The act galvanised Dubliners and politicians. At 4 p.m. that afternoon, 1,000 people attended a protest meeting addressed by such politicians as Dr Garret FitzGerald TD, Senator Mary Bourke (later Mary Robinson), Dr Noel Browne TD and Justin Keating TD.
In effect, though, the battle was over and Green Property Company, which owned the houses, had won. Yet, the battle of Hume Street marked a turning point in the attitude of people towards the behaviour of developers. The story began in 1966, when Dublin Corporation granted planning permission to Green Property Company for an office block on the site of four houses in Hume Street. The company then bought four more houses. However, the street was listed for preservation in the first Dublin draft development plan the next year. The company applied for permission to develop a site comprising all its houses and this was refused. In 1969, following an appeal, the Minister for Local Government, Kevin Boland, granted permission to rebuild.
Demolition began in December - and ended almost immediately when a group of students occupied the houses.
The event caught the imagination of the public, politicians and the media. Over the next six months, recalls Deirdre Kelly, one of the leaders of the occupation, "we used to have school parties coming in, people came from Belfast and places like that to visit us. We spent a lot of time showing people around".
People were becoming increasingly angry at the destruction of Georgian Dublin and such events as the demolition of houses by the ESB for its headquarters in Lower Fitzwilliam Street had fuelled that anger. The occupation of Hume Street tapped into the same anger.
Such was the public sympathy for the occupiers that even Charlie Haughey famously sent them a Christmas hamper.
The events of Sunday, June 7th, when agents of K Security and demolition men entered the houses as Gardai stood by and did nothing, brought not only massive protest but intervention by the Fianna Fail Minister for Finance, George Colley.
He got an agreement from Green Property Company that it would re-apply for planning permission and would do nothing more until that was obtained. Finally, the company got the go-ahead to develop the site so long as it reproduced the facades of the original houses.
This, Ms Kelly believes, was a very negative outcome of the occupation. "Suddenly, developers said to themselves if we build facades it doesn't matter what's behind them. It led to some awful reproductions, in Harcourt Street and Lower Leeson Street, for instance."
She believes this also led to the fashion for suburban houses with odd little Georgian bits tacked on to them. "It set back modern housing completely," she says.
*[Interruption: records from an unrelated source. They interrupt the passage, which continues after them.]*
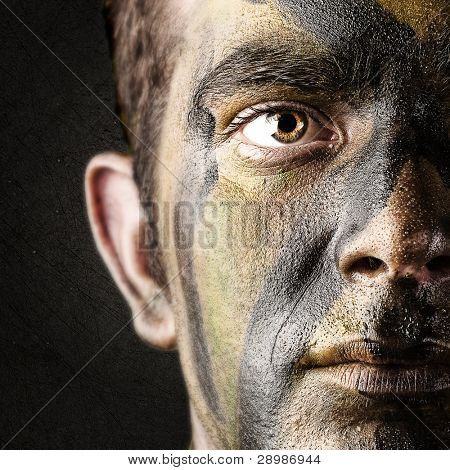 portrait of young soldier face against black background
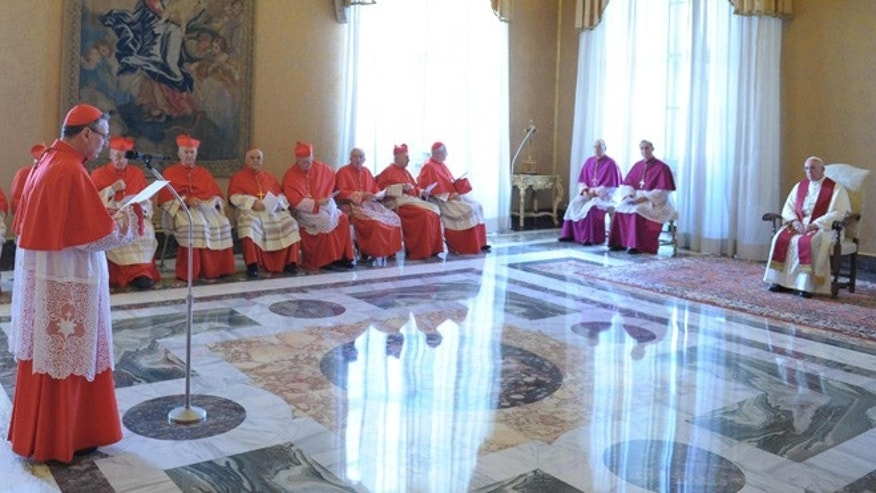 Sept. 30, 2013: In this picture provided by the Vatican newspaper L'Osservatore Romano, Pope Francis listens to a cardinal during a consistory at the Vatican.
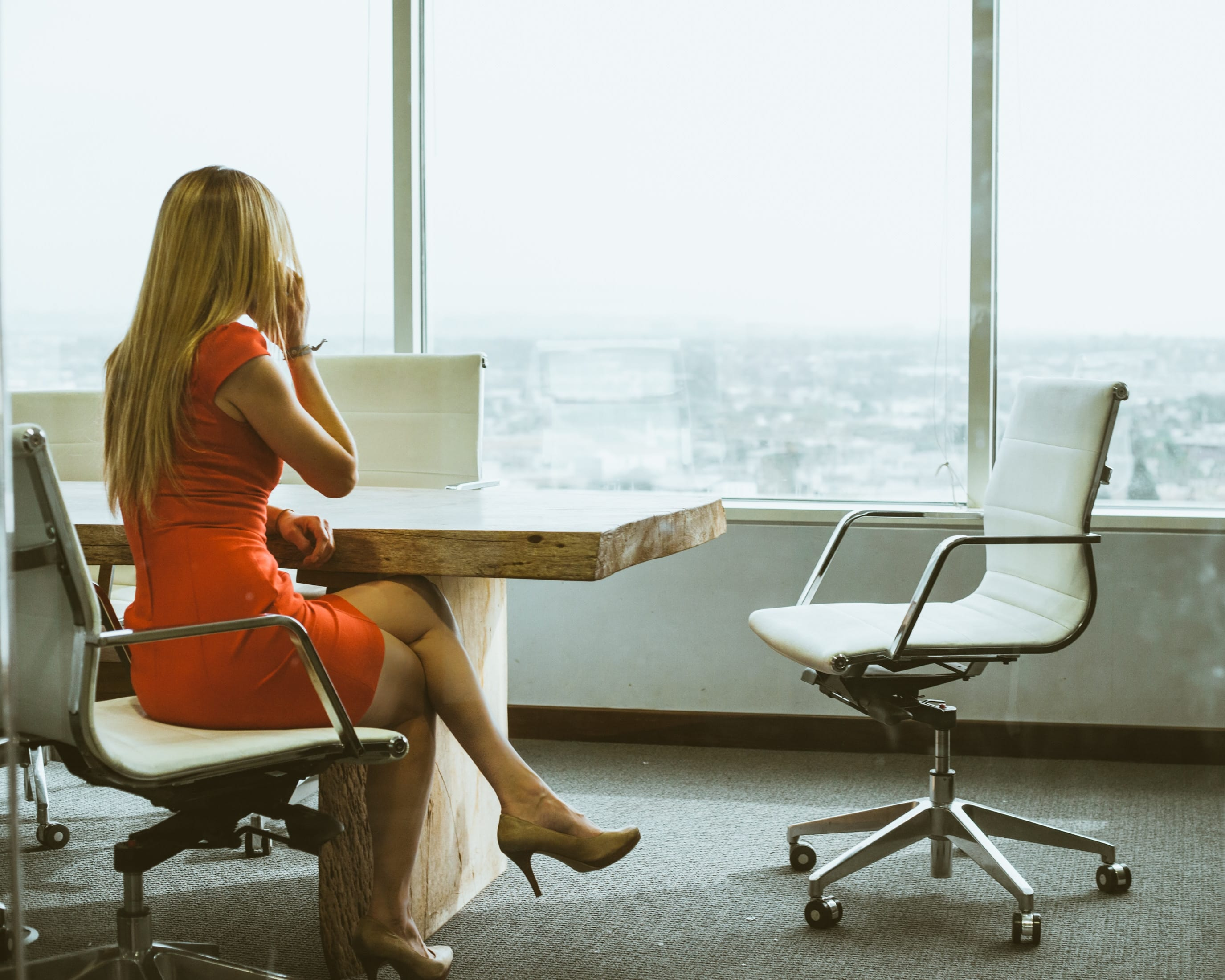 Woman in orange dress on cellphone sitting at conference room table looking out window; image by Dane Deaner, via Unsplash.com.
On the other hand, she says, it gave the lie to those who dismissed conservationists by characterising them as the remnants of an elite Anglo-Irish artistocracy - as Kevin Boland had by referring to "belted earls". From then on, conservation was everybody's business - and though the destruction of Dublin was by no means at an end, developers and speculators could no longer take it for granted that it was open season on the city's architectural past.